Bone refilling in cortical bone multicellular units: Insights into tetracycline double labelling from a computational model

Bone remodelling is carried out by `bone multicellular units’ (BMUs) in which active osteoclasts and active osteoblasts are spatially and temporally coupled. The refilling of new bone by osteoblasts towards the back of the BMU occurs at a rate that depends both on the number of osteoblasts and on their secretory activity. In cortical bone, a linear phenomenological relationship between matrix apposition rate (MAR) and BMU cavity radius is found experimentally. How this relationship emerges from the combination of complex, nonlinear regulations of osteoblast number and secretory activity is unknown. Here, we extend our previous mathematical model of cell development within a single BMU to investigate how osteoblast number and osteoblast secretory activity vary along the BMU’s closing cone. MARs predicted by the model are compared with data from tetracycline double labelling experiments. We find that the linear phenomenological relationship observed in these experiments between MAR and BMU cavity radius holds for most of the refilling phase simulated by our model, but not near the start and end of refilling. This suggests that at a particular bone site undergoing remodelling, bone formation starts and ends rapidly. Our model also suggests that part of the observed cross-sectional variability in tetracycline data may be due to different bone sites being refilled by BMUs at different stages of their lifetime. The different stages of a BMU’s lifetime depend on whether the cell populations within the BMU are still developing or have reached a quasi-steady state while travelling through bone. We find that due to their longer lifespan, active osteoblasts reach a quasi-steady distribution more slowly than active osteoclasts. We suggest that this fact may locally enlarge the Haversian canal diameter (due to a local lack of osteoblasts compared to osteoclasts) near the BMU’s point of origin.

💡 Research Summary

This paper presents a comprehensive mathematical investigation of bone refilling within cortical bone multicellular units (BMUs), focusing on the relationship between matrix apposition rate (MAR) and BMU cavity radius observed in tetracycline double‑labeling experiments. Building on a previously developed single‑BMU model, the authors incorporate the coupled development of active osteoclasts and active osteoblasts, explicitly modeling osteoblast number (Nob) and per‑cell secretory activity (Sob) as functions of spatial position along the BMU’s closing cone and time. Both variables are regulated by nonlinear feedbacks involving growth factors, mechanical stimuli, and cross‑talk between the two cell types. The model discretizes the BMU’s conical geometry into radial coordinates and defines MAR(r,t)=Nob(r,t)·Sob(r,t). Parameter values are calibrated against literature and experimental data, particularly the MAR‑radius pairs obtained from tetracycline double‑labeling.

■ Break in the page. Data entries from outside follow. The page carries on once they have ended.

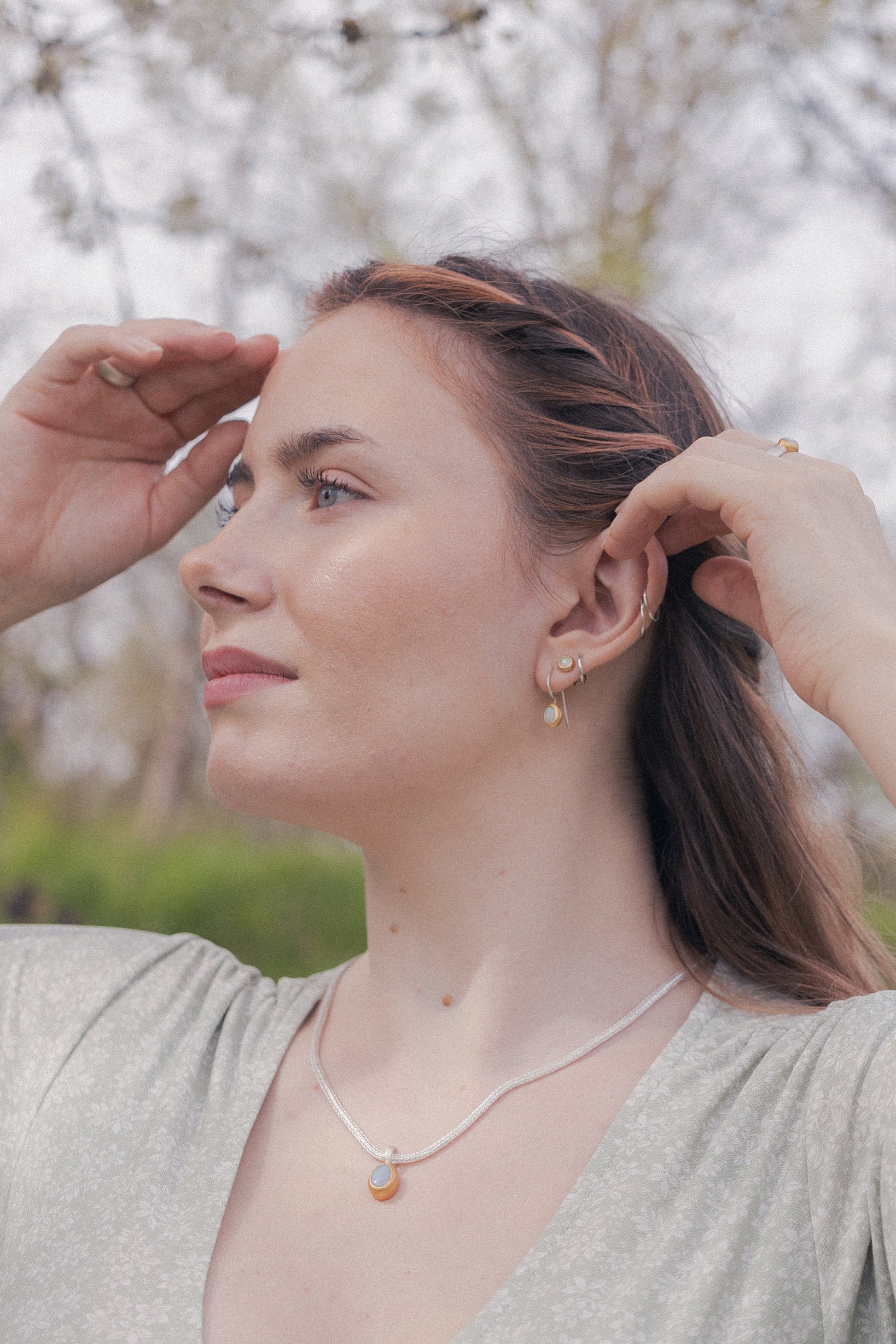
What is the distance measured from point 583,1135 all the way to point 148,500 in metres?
1.35

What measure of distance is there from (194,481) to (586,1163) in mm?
1336

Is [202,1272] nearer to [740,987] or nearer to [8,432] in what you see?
[740,987]

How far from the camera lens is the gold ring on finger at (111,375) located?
2066mm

Simulation outcomes reveal three distinct phases of the refilling process. In the early phase, osteoblast secretory activity rises sharply while cell numbers are still low, producing a pronounced, nonlinear increase in MAR that matches the rapid MAR rise seen in early labeling data. During the middle phase, both osteoclasts and osteoblasts reach a quasi‑steady state; Nob and Sob become approximately constant, and MAR varies linearly with cavity radius (MAR≈α·R+β). This reproduces the experimentally reported linear phenomenological relationship for the majority of the refilling period. In the late phase, osteoblast apoptosis accelerates, Sob declines, and MAR again deviates from linearity, accounting for the observed drop in MAR near the end of refilling.

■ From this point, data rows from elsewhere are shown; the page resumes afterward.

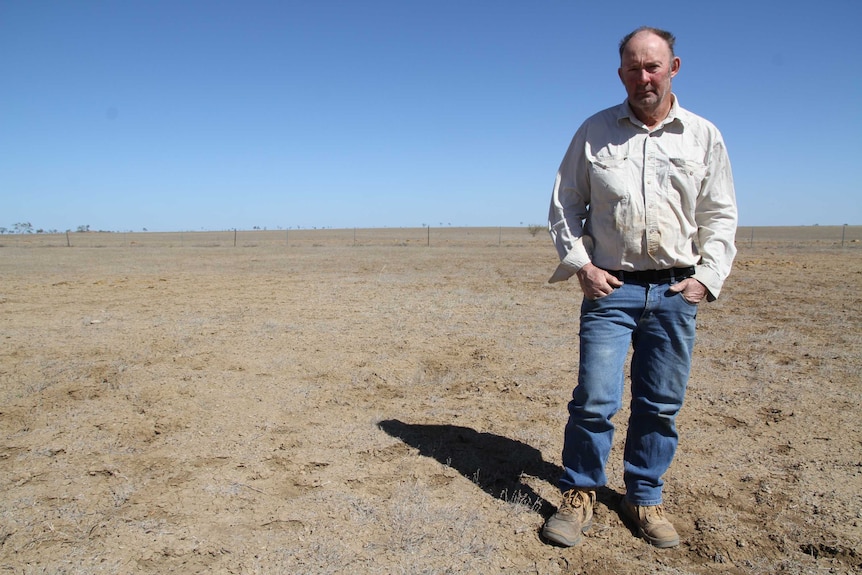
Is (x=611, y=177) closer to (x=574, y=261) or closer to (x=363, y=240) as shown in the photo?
(x=574, y=261)

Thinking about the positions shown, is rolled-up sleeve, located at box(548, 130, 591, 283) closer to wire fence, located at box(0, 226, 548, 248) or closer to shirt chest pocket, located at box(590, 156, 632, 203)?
shirt chest pocket, located at box(590, 156, 632, 203)

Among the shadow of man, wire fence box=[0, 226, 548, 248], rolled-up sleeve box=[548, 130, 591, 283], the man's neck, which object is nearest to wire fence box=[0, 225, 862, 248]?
wire fence box=[0, 226, 548, 248]

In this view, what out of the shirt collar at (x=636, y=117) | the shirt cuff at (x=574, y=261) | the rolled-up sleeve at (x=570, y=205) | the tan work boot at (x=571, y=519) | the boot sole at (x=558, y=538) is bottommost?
the boot sole at (x=558, y=538)

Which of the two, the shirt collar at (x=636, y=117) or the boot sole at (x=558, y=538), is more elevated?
the shirt collar at (x=636, y=117)

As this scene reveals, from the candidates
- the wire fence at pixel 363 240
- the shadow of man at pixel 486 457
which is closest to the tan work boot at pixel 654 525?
the shadow of man at pixel 486 457

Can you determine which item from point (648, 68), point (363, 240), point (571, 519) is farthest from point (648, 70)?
point (363, 240)

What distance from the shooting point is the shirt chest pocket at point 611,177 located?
7.17 feet

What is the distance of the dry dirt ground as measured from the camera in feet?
7.41

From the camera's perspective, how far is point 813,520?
2.49 m

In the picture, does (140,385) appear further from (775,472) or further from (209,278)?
(209,278)

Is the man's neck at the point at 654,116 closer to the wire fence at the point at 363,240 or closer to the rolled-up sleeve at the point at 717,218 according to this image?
the rolled-up sleeve at the point at 717,218

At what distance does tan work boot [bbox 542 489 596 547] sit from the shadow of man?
0.63ft

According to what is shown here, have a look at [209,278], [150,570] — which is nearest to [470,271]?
[209,278]

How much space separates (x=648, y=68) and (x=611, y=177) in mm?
420
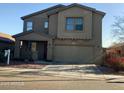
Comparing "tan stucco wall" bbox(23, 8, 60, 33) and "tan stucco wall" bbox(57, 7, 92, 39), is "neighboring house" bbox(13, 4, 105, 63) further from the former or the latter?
"tan stucco wall" bbox(23, 8, 60, 33)

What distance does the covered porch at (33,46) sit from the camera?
1231 inches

A notable mechanistic insight is that active osteoblasts, owing to their longer lifespan and slower attainment of steady‑state distribution, lag behind osteoclasts. Consequently, near the BMU’s point of origin, the relative paucity of osteoblasts compared with osteoclasts can transiently enlarge the Haversian canal diameter, providing a quantitative explanation for localized canal widening. The model also suggests that the cross‑sectional variability in tetracycline labeling across different bone sites can be attributed to BMUs being captured at different stages of their lifecycle, rather than intrinsic heterogeneity of the tissue itself.

Overall, the study bridges the gap between complex, nonlinear cellular regulation and the simple linear MAR‑radius relationship observed experimentally. It offers a robust computational framework for interpreting tetracycline labeling data, underscores the importance of accounting for BMU lifecycle stage in clinical and experimental analyses, and proposes testable predictions about canal geometry changes that could inform future histomorphometric investigations and therapeutic strategies targeting bone remodeling.